*WHAT YOU HAVE TO DO:* Reproduce word for word the lines of the material that begin with the line containing "Arranged by vertical position, which of" and continue through the line containing "Having the dark".

— start DATA PROVIDED —

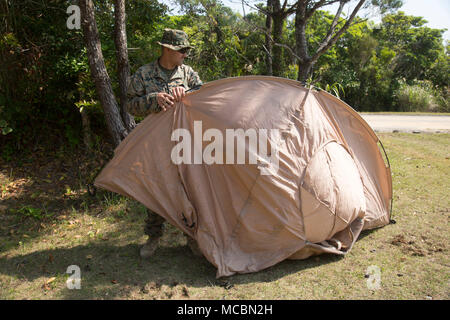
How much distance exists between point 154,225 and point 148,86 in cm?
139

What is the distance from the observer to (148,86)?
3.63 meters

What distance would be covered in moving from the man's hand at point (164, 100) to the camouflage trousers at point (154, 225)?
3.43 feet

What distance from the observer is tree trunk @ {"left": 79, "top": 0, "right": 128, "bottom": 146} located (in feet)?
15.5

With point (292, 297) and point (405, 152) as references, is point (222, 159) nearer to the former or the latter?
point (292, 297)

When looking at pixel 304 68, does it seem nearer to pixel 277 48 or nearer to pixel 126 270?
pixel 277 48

— end DATA PROVIDED —
— start DATA PROVIDED —

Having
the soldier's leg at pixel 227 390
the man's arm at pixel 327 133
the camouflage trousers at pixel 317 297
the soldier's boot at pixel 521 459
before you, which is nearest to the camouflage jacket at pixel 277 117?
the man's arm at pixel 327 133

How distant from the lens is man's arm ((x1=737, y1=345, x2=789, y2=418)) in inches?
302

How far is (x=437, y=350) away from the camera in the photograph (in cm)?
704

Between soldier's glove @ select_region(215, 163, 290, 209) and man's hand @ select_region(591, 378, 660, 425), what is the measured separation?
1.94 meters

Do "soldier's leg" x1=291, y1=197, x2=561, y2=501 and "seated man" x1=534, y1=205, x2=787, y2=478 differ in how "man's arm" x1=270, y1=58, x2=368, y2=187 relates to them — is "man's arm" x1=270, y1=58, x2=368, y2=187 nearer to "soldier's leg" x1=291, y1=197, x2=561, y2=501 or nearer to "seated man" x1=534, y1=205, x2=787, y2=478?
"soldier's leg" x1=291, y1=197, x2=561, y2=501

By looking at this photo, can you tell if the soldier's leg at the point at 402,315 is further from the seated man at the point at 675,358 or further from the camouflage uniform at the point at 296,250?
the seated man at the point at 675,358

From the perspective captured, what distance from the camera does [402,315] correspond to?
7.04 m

— end DATA PROVIDED —
— start DATA PROVIDED —

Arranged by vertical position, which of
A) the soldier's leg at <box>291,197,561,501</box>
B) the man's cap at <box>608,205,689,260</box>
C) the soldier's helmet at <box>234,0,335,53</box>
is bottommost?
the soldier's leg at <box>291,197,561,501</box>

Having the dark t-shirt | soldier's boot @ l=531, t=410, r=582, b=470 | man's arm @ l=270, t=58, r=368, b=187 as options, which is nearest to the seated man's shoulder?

— end DATA PROVIDED —

*RESPONSE FOR THIS EXERCISE:*
Arranged by vertical position, which of
A) the soldier's leg at <box>291,197,561,501</box>
B) the man's cap at <box>608,205,689,260</box>
C) the soldier's helmet at <box>234,0,335,53</box>
is bottommost?
the soldier's leg at <box>291,197,561,501</box>

Having the dark t-shirt | soldier's boot @ l=531, t=410, r=582, b=470 | man's arm @ l=270, t=58, r=368, b=187 as options, which is nearest to the seated man's shoulder?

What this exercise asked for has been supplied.